== TASK SET ==
(1) Name every library and development environment mentioned in the thread about slow debugging.
(2) In the thread about slow debugging, recast the paragraph that begins "Typically, slow code under debugging" as a short bulleted list that keeps its main facts.
(3) Extend the forum thread about slow Python debugging in Visual Studio from where it stops.

== TEXT SECTION ==

== Segment start ==

Debugging is slow in some cases

Sep 7, 2011 at 11:52 AM

Hi,

The difference in speed between debugging and running from the command line seems to be pretty big when using Suds (a soap library for python). Creating a soap client (e.g. 'client=Client(url_of_wsdl)') is almost instantaneous when run from the command line, but takes about 50 seconds when running from within Visual Studio.

I understand that debugging will always be somewhat slower than running from the command line, but the difference is quite large here. I also tried to run the same code from within NetBeans 7.0.1, this takes about 3 seconds, which is perfectly acceptable.

Is there anything I can do to speed up VS?

Best regards, Berend Veldkamp

Coordinator
Sep 8, 2011 at 2:09 AM

If you open the Exceptions dialog (found under the Debug menu) and uncheck the topmost Python exceptions item you may see some improvement.

Typically, slow code under debugging is the result of lots of exceptions being thrown and handled. Because we want to break on an unhandled exception before the stack unwinds, we analyse the source files to determine (make a pretty good guess) if there is a handler for it (if we let Python unwind until we're certain that there are no handlers, we've already lost the stack frame and local variables where the exception was caused).

== Segment end ==

== EXCERPTED DATA ==
== Segment start ==

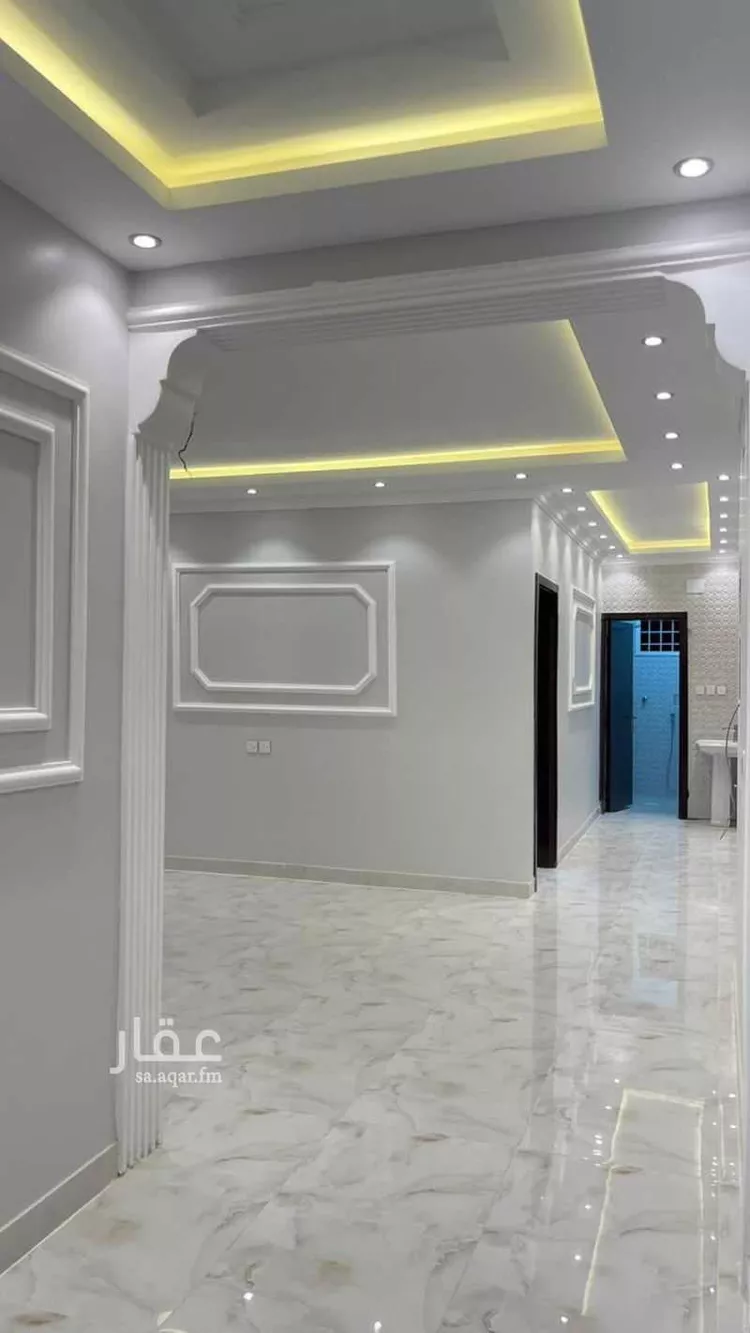 Apartment for Sale in Abha Al Muruj صورة 4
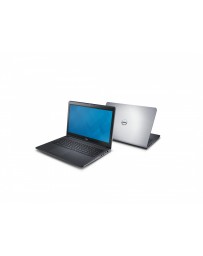 Dell Inspiron 15 5000 Series 15.6-Inch Touchscreen Laptop (i5548-3335SLV) - Envío Gratuito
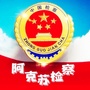 阿克苏检察Vico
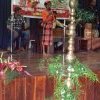Divisional Literature Festival 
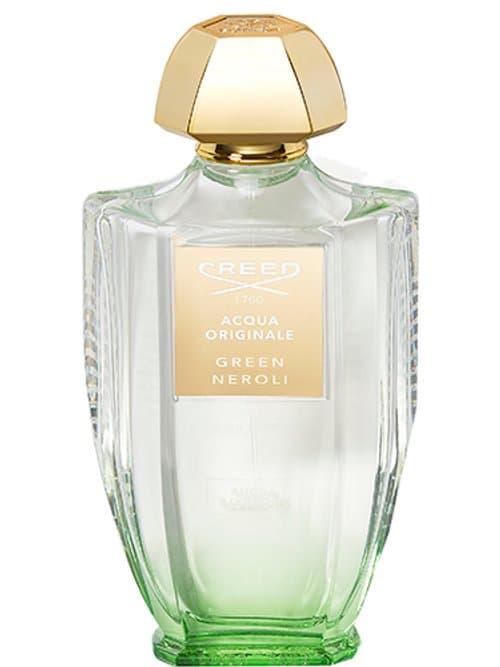 Green Neroli
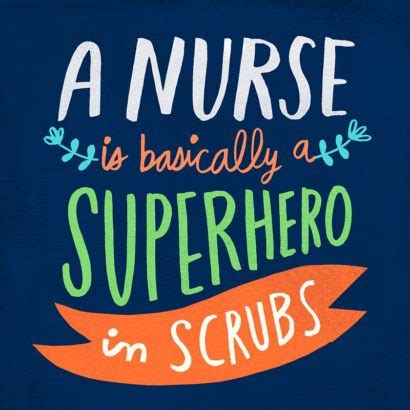 National Nurses Day - Hallmark Corporate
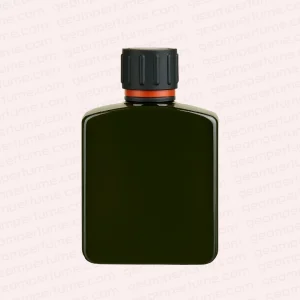 عطر ادکلن رالف لورن پولو اکسپلورر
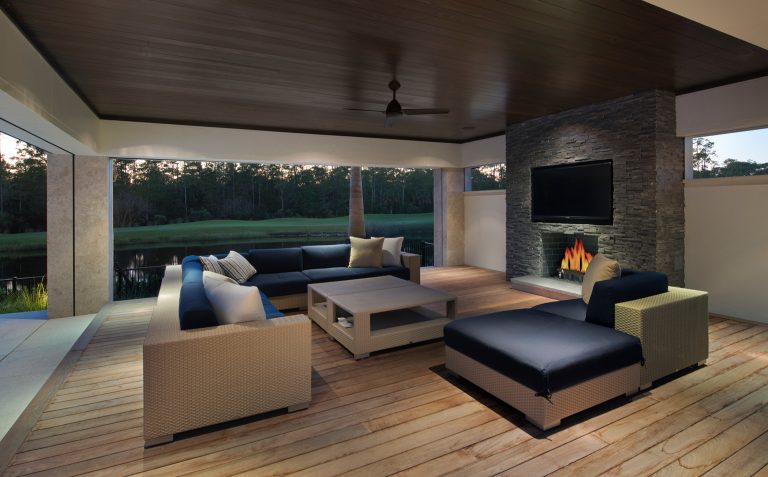 Giovanni Photography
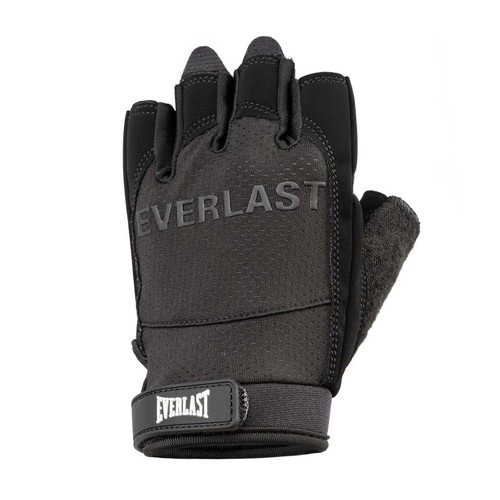 Everlast uomo nabuk fitness - uomo,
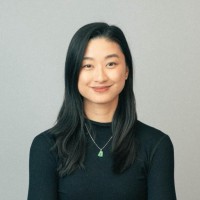 Wen Zeng Email & Phone Number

== Segment end ==

== TASK-BY-TASK RESULTS ==
(1)
- Suds
- Visual Studio
- NetBeans 7.0.1

(2)
- Slow code under debugging usually comes from many exceptions being thrown and handled.
- The debugger aims to break on an unhandled exception before the stack unwinds.
- To do this, it analyzes the source files to make a good guess about whether a handler exists.
- If Python were allowed to unwind until no handlers were certain, the stack frame and local variables where the exception occurred would already be lost.

(3)
An alternative is running without debugging (Ctrl+F5), but in this case you don't get breakpoints or the other debugging features.

Out of interest, is Suds installed in your site-packages directory? We may be able to provide an option to assume exceptions thrown inside Python\Lib are handled (at least until they reappear at user code).

Sep 8, 2011 at 7:07 AM

Zooba,

Thanks for your fast reply.

None of the Python exceptions is checked, so I don't think that's the problem.

Ctrl+F5 is an option, but that kind of defeats the purpose of using VS in the first place.

I simply installed Suds with the Python setup tools; the egg is installed in the site-packages folder.

Coordinator
Sep 8, 2011 at 10:27 AM
bveldkamp wrote:

None of the Python exceptions is checked, so I don't think that's the problem.

Even the 'User-unhandled' column? If that's unchecked we shouldn't be doing anything to slow down debugging, at least if the cause is lots of exceptions.

Sep 8, 2011 at 12:04 PM

So that column was missing (http://vaultofthoughts.net/UserUnhandledCheckboxMissingFromExceptionsWindow.aspx)... After resetting it, I see that all Python exceptions have User-unhandled checked, but they are also disabled, so I cannot uncheck them.

Thanks for your patience.

Coordinator
Sep 8, 2011 at 9:53 PM

This sounds like some sort of configuration issue, which a reinstall (maybe just of Python Tools, possibly of VS) may fix, but I'd prefer to solve it than just fall back on that :)

Do you know which set of settings you selected on the first run (General Developer, C++ Developer, etc.)? (If you don't, does your New Project dialog have an "Other Languages" category, and if so, which language isn't in there?) The Just-My-Code setting is off by default if you select C++ settings, but once it's turned on it all works fine (for me, at least).

Can I clarify whether all Python exceptions have User-unhandled checked? There should be five that aren't (AttributeError, GeneratorExit, IndexError, KeyError and StopIteration).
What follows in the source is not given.